BRIEF | Of all the entries below, only the lines from the one with "DABAISHA Jeans Men" up to and including the one with "Send My Regards" are to be duplicated exactly.

[[ DATA FOR ANALYSIS, beginning ]]

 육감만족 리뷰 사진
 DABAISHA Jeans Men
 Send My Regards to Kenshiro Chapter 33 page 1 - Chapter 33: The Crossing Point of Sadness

[[ DATA FOR ANALYSIS, end ]]
[[ DATA FOR ANALYSIS, beginning ]]

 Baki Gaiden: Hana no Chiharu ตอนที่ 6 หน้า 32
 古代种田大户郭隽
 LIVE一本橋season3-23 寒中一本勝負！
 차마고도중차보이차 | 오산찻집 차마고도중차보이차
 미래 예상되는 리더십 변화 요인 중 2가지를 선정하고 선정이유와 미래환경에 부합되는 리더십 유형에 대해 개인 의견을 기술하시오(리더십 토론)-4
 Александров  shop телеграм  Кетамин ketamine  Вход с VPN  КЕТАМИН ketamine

[[ DATA FOR ANALYSIS, end ]]
[[ DATA FOR ANALYSIS, beginning ]]

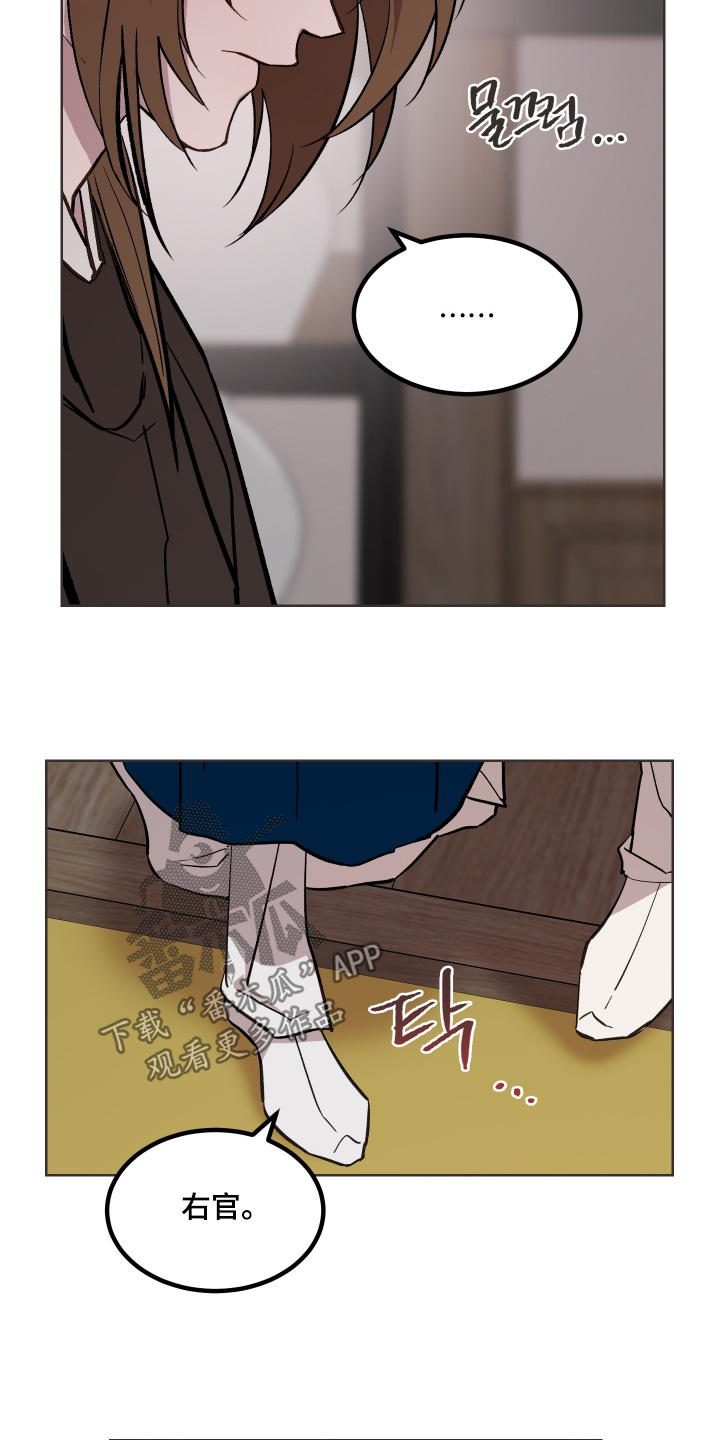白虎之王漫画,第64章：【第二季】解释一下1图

[[ DATA FOR ANALYSIS, end ]]

REPLY |
 DABAISHA Jeans Men
 Send My Regards to Kenshiro Chapter 33 page 1 - Chapter 33: The Crossing Point of Sadness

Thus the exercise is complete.